### WHAT TO DO
1. Reproduce the memoir excerpt about Bacall from "Later on, in" to "Basinger called me.", substituting "inn" for "hotel".
2. Carry on the memoir excerpt about Bacall from its last sentence onward.

# PASSAGE start

I thought about the exchange while nursing my wounded feelings over the Prêt-à-Porter incident. Did Bacall carry some grudge against me from way back when, for bringing up her relationship with Harry Guardino? Of course the two of them were going out. Word of it was all over town. They were in Woman of the Year together.
Later on, in her Vanity Fair article, Barbara Shulgasser quoted Bacall referring to me as “macho.” “I know those Italian guys,” Bacall said. “I’ve been through that war.” She was referring to her time with Harry Guardino. It must have represented a sore subject with her, an old injury now made fresh. The memory came back to me when I mulled over her high-handed behavior toward me on the set of Prêt-à-Porter.
* * *
The Concorde back to New York was fully booked. I couldn’t get a flight home. I remained marooned in the hotel. In the middle of my misery, Kim Basinger called me.
“We all like what you did,” she said, speaking about Bacall. “She acts so high and mighty to everyone. She was trying to set you up, Danny.”

# PASSAGE end
# AVAILABLE DATA start

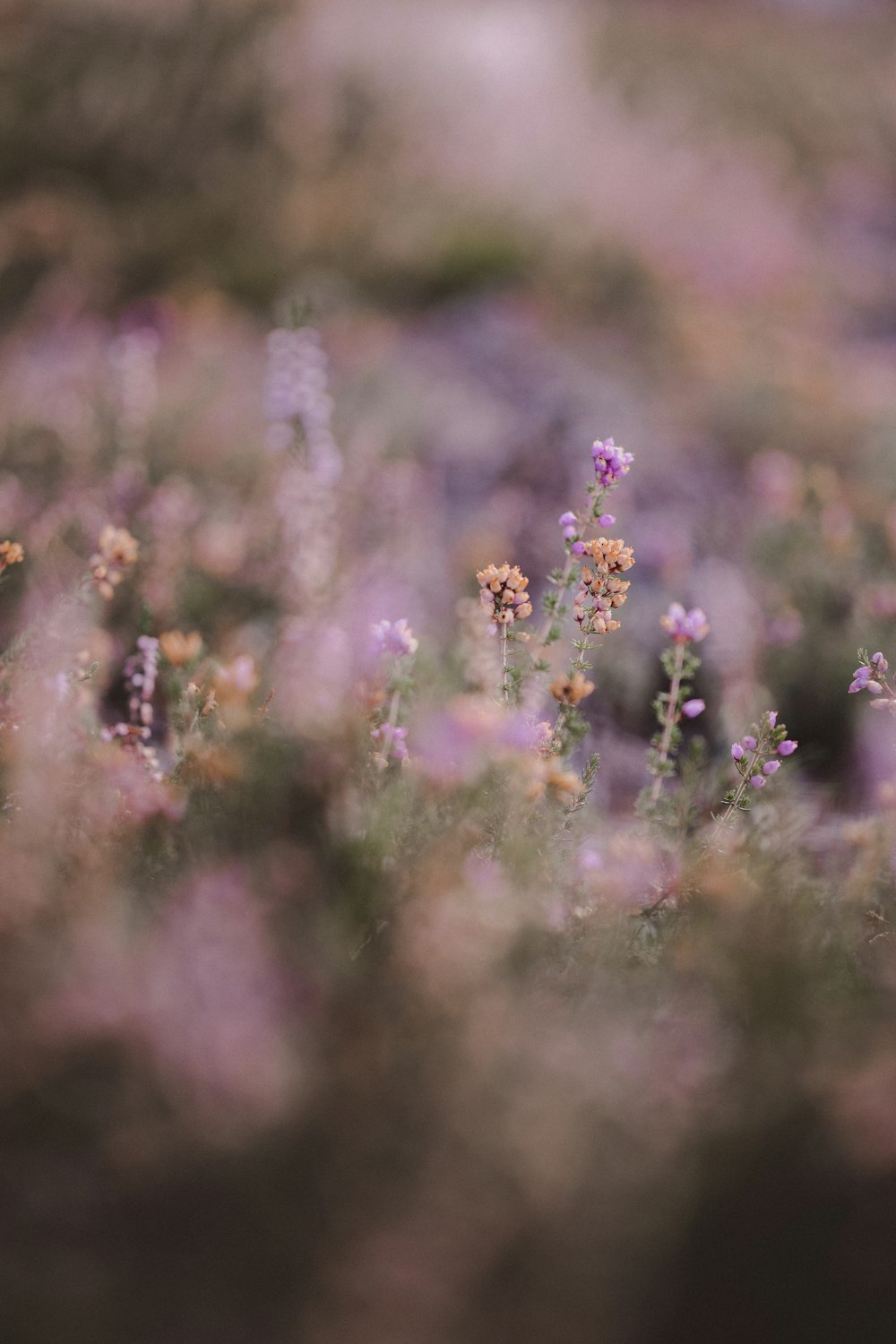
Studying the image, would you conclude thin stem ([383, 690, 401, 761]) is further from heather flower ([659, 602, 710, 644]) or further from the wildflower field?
heather flower ([659, 602, 710, 644])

# AVAILABLE DATA end

### EXERCISE RESULTS
1.
Later on, in her Vanity Fair article, Barbara Shulgasser quoted Bacall referring to me as “macho.” “I know those Italian guys,” Bacall said. “I’ve been through that war.” She was referring to her time with Harry Guardino. It must have represented a sore subject with her, an old injury now made fresh. The memory came back to me when I mulled over her high-handed behavior toward me on the set of Prêt-à-Porter.
* * *
The Concorde back to New York was fully booked. I couldn’t get a flight home. I remained marooned in the inn. In the middle of my misery, Kim Basinger called me.

2.
Joe Amiel has been a close friend of mine for over forty years, a restaurateur who owned Symphony Café in New York City and the Old Mill Inn in Spring Lake Heights, New Jersey, and now operates Sallee Tee’s in Monmouth Beach. Joe heard from Sandy that I was thinking of leaving Paris and coming home. Soon after Kim’s call, the phone rang again in my Paris hotel room. I heard the welcome sound of Joe Amiel’s voice.
“Don’t leave,” he said. “I’m on my way over to keep you company.”
The calls from Kim and Joe helped clear my head. Soon enough, gifts started to pour in from other cast members. With champagne, flowers, and chocolates, everyone congratulated me for what I did. And here I thought I was hated.
Marcello Mastroianni tut-tutted sympathetically. “Danny, you must be a paci-feest,” he said. “No telling people to please go fuck themselves. Be a paci-feest.”
“Fuck that,” I said. “I’m no fucking pacifist.” Marcello just laughed.
Having Joe Amiel by my side made remaining in Paris palatable. He might have been a lifesaver for me, but he sure had a hell of a time himself when he flew over to serve as my wingman. His lifetime dream had been to meet Marcello Mastroianni, and he wound up having dinner with the man.
Joe laughed his ass off when he witnessed me try to walk around in high heels, stuffed into a bogus Chanel suit with a falsie-filled bra. I wore a wig that made me look like an unpretty Barbra Streisand. Truth be told, I was the ugliest woman I ever saw.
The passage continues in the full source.